*INSTRUCTIONS TO FOLLOW*:
Using the text on the New Hampshire Retirement System below, answer:
(a) About how many active members did the system have as of June 30, 2019?
(b) What was the trust fund's value as of June 30, 2019?
(c) How many members sit on the board of trustees?

Government pension plan in the U.S. state of New Hampshire

The New Hampshire Retirement System (NHRS) is a contributory, public employee defined benefit pension plan for the state of New Hampshire. The plan is qualified under section 401(a) of the Internal Revenue Code, and provides lifetime pension benefits to eligible members, which are determined at retirement under formulas prescribed by state law (RSA 100-A). The retirement system is also governed by administrative rules, policies adopted by the Board of Trustees, and the Internal Revenue Code.

== Membership ==
NHRS members are full-time state, county, and municipal employees, teachers, police officers, and firefighters. Membership consists of two groups: Group I (Employee & Teacher) and Group II (Police & Fire).

As of June 30, 2019, NHRS had approximately 48,000 active members and approximately 38,000 retirees or beneficiaries collecting a pension.

== Funding ==
NHRS benefits are funded by member contributions, employer contributions, and net investment returns. Investment returns have historically provided the bulk of funding for pension benefits. Article 36-a of the New Hampshire Constitution protects trust fund assets for the exclusive purpose of providing benefits; requires Trustees to set actuarially sound employer contribution rates; and requires employers to pay those rates in full.

The retirement system trust fund stood at $9.21 billion as of June 30, 2019.

== Oversight ==
NHRS is overseen by a 13-member board of trustees, which includes at least one teacher, one firefighter, one police officer, four members of the public, and the New Hampshire State Treasurer. Unlike other state agencies, NHRS is not structured under the executive branch, it is "a component unit of the state governed by statute". Other than the State Treasurer, board members are nominated by the Governor of New Hampshire for three-year terms and must be confirmed by the Governor's Council.

*DATASET SECTION*:
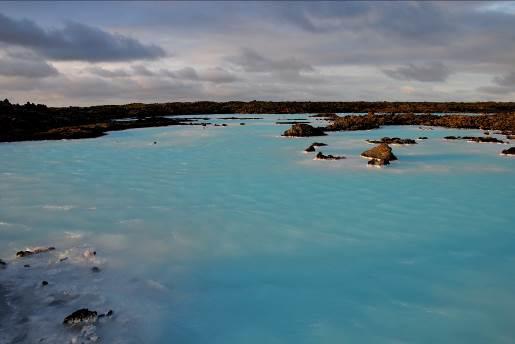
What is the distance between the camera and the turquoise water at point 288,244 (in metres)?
5.86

*EXERCISE RESULT*:
(a) About 48,000
(b) $9.21 billion
(c) 13